We have different articulators, which we can use to create different sounds. Phonemes have many categories: Vowels, Fricatives, Plosives, Nasaln, Laterals…
* What are vowels? How would you identify them in spectrogram?
Voiced sounds, F0 Frequency + Harmonics, Different vowels can be distinguish on formants (vocal tract resonation)
* How about plosives?
For example letters: p, t, k, pulse-like (over all freqency spectrum, really short)
* And fricatives?
High frequency noise, examples: f, s, unvoiced
(Now I'm not sure which order of questions occured nor I remember the exact questions)
* How to compute MFCCs?
We have signal, which is air pressure at time. Not really usefull, compute STFT Spectrogram. I did mention windowing and was then asked…
* Why would you use windowing at all?
Computing one DFT for the whole signal is not useful, since we lose temporal information.
* But why is it important for speech recognition?
Phonemes characterization is dependent on time resolution, for example plosives
* So we cut just part of the signal out and do DFT on that?
Not optimal, since artefacts occur from rectangular window.
* That's right. multiplication in frequency domain is equivalent to ?
…, (Convolution in time domain)
* How big should the windows be?
First said typical are 10ms, the corrected to 25ms window size and 10ms hop size.
* So are phonemes durations longer or shorted than our windows
Again said first wrong answer.
* Think about phonemes like plosive and how they look like.
We need shorter windows to identify correct location of the plosives. (Correct answer)

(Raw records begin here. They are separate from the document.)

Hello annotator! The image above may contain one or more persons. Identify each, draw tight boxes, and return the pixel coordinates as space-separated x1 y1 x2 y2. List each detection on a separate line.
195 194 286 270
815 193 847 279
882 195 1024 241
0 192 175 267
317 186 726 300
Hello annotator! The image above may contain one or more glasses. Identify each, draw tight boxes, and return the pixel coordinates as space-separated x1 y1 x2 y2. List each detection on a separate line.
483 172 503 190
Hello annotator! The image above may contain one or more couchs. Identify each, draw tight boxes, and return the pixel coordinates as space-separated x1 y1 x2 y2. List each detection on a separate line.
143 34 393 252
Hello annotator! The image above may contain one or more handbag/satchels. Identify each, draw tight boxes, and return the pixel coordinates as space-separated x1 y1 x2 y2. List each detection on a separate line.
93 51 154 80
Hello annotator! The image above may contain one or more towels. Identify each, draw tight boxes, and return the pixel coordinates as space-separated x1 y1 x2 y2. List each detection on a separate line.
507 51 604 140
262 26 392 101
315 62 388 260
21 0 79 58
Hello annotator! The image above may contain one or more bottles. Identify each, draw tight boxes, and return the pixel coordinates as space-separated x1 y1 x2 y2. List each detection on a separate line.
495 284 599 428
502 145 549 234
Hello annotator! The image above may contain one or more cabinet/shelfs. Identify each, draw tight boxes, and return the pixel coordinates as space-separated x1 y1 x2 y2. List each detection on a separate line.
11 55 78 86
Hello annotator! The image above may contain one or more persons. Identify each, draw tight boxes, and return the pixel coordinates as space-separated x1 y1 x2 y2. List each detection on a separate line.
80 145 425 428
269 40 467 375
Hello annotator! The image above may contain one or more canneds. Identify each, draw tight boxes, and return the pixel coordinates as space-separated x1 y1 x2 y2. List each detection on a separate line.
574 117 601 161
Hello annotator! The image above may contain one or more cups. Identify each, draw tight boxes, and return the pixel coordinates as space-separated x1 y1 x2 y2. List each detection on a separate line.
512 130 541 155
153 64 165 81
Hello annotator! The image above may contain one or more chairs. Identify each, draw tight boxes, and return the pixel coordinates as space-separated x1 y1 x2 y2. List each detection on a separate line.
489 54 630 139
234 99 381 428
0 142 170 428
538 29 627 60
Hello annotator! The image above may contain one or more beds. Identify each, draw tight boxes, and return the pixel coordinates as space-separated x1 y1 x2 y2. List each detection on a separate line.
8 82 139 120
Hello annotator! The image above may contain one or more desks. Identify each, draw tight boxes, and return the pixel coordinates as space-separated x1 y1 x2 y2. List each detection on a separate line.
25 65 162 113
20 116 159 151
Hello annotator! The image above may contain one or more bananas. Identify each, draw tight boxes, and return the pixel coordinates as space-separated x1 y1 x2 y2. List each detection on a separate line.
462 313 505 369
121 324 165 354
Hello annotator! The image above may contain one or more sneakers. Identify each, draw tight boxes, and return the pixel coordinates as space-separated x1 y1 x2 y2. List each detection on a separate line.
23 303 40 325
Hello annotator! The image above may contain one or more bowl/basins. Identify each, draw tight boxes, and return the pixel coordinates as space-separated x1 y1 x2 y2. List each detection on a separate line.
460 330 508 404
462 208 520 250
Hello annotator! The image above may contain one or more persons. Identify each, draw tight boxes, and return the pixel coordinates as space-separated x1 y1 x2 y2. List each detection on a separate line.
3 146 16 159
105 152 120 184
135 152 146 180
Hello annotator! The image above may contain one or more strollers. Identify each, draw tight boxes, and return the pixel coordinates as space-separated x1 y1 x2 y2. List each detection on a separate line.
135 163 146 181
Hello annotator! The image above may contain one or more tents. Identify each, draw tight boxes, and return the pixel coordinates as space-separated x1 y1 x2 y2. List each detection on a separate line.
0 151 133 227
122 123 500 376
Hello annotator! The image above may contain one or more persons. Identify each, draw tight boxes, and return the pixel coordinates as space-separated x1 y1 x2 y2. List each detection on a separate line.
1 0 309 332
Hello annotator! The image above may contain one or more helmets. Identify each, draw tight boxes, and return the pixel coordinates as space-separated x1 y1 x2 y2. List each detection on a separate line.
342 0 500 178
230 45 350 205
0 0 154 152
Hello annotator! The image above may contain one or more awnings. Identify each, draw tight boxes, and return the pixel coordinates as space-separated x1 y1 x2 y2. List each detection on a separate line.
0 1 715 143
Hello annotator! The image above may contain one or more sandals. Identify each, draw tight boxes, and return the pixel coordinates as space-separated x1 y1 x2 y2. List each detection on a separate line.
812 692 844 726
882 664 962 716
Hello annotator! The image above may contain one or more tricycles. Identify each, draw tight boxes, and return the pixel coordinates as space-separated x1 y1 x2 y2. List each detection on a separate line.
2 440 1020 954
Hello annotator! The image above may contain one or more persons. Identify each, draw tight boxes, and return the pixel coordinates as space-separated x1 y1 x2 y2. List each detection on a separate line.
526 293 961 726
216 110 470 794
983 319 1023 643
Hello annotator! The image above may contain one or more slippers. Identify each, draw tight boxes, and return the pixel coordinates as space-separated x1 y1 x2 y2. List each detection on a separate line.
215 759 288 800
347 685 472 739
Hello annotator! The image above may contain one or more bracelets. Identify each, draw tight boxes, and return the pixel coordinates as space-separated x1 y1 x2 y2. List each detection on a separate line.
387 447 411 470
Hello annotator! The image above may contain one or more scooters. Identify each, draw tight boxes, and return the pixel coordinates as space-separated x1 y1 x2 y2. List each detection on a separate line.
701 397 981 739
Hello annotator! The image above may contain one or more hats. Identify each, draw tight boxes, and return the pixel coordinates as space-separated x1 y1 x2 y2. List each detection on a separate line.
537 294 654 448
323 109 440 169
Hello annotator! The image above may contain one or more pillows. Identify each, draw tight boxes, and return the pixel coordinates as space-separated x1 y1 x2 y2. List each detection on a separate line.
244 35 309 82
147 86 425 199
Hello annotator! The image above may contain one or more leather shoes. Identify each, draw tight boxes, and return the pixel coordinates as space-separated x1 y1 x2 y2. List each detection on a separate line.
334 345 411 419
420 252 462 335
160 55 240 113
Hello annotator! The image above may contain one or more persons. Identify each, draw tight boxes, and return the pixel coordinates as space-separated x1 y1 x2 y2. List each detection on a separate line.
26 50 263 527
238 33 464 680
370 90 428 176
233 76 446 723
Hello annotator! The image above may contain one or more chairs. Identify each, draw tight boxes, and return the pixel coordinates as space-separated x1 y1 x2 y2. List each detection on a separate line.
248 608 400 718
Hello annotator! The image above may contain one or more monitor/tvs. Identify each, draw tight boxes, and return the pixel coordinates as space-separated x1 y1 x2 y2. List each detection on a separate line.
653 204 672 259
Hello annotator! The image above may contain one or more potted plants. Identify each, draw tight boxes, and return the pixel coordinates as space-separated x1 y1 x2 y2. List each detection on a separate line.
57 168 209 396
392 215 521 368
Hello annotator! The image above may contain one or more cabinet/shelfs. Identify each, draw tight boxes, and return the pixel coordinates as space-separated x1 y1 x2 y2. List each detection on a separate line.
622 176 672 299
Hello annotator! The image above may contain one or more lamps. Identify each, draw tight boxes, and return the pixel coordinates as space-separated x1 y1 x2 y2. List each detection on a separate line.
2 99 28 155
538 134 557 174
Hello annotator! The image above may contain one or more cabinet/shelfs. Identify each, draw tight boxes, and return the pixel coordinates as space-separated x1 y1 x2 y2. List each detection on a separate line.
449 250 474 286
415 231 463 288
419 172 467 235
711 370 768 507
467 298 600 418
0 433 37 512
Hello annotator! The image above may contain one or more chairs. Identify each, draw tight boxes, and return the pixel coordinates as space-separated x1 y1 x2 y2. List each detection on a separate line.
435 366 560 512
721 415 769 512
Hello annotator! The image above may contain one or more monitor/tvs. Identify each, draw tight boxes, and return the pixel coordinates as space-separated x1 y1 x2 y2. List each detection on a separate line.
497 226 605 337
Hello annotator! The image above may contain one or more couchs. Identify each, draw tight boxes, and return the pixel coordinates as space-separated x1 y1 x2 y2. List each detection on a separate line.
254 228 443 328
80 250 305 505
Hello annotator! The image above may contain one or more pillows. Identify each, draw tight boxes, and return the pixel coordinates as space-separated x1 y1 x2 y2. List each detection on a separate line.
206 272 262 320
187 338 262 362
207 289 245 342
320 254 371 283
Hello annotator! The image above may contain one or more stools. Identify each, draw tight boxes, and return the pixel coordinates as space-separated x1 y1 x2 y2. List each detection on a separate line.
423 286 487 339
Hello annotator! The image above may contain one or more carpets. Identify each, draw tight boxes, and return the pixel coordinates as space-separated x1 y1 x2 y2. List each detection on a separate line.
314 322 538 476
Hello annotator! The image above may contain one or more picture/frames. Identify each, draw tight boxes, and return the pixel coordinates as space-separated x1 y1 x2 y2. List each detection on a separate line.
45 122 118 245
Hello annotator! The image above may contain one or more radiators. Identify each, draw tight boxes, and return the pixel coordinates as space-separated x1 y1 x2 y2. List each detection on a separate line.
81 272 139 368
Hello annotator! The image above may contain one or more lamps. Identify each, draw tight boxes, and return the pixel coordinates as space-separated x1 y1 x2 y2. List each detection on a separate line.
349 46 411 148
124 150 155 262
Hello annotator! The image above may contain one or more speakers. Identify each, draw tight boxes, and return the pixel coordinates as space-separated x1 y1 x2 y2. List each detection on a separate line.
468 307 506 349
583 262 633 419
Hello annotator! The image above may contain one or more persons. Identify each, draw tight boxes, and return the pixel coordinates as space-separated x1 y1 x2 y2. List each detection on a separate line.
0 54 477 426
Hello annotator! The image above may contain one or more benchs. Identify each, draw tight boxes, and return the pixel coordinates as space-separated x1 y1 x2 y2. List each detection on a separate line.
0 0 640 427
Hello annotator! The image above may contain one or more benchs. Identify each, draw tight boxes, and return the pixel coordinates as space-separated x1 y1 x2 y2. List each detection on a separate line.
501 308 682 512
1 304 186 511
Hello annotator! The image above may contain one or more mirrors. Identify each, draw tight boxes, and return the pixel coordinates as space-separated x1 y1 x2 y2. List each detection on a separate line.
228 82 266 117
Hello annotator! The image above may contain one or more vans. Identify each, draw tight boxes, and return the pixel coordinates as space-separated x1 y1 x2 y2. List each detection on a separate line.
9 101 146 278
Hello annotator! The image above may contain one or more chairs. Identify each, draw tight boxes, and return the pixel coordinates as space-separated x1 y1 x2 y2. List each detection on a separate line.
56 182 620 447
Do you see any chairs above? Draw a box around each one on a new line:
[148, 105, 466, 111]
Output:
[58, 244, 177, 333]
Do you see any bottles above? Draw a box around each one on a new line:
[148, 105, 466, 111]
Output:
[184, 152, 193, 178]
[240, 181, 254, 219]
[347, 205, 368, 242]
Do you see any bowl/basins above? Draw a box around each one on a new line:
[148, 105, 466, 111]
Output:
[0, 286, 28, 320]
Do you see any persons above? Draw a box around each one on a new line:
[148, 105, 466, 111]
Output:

* So you have STFT Spectrum, what next?
Kind of explained Mel Filterbanks and it is perception motivated, but the Prof. was not really happy, with what he wanted to hear.
* What is cepstrum?
Spectrum of the spectrum, apply inverse Fourier transform. (Professor not ok with that)
I recapped the whole MFCC procedure: STFT –> Spectrogram –> Mel Filterbanks –> Log (compression of energy scale) –> Cosine transform (Source Filter separation) –> Mel-Cepstrum Coefficients + Energy + Delta's
* (About 20 mins in, topic switch) Please explain HMM
First explained informally, hidden states and observations of sequences, then said formal definition.
* What is Viterbi used for?
Efficient algorithm for most likely state sequence. Problem 2 in HMMs
* How would you implement that?
I stated the problem definition with: Initialization, then computing forward probabilities and finally backtracking
* Yes thats the problem definition but how would you implement that?
… (Some sketch was expected but I don't know what)
* Allright, lets move to Language Models, we learned more of them, choose your favorite
N-Grams, what that means, often utterances are context dependent
* What are problems about high N-Grams
If sequence is not represented in the training data, then the probability is 0. Touched on Jeffrey Smoothing and problem with that, as well on using backoff strategies.
* Last Question about Categorisation
Similar words are grouped together to reduce possible word sequences. Categories are not unique (ex. Essen), treat category as hidden state in HMM.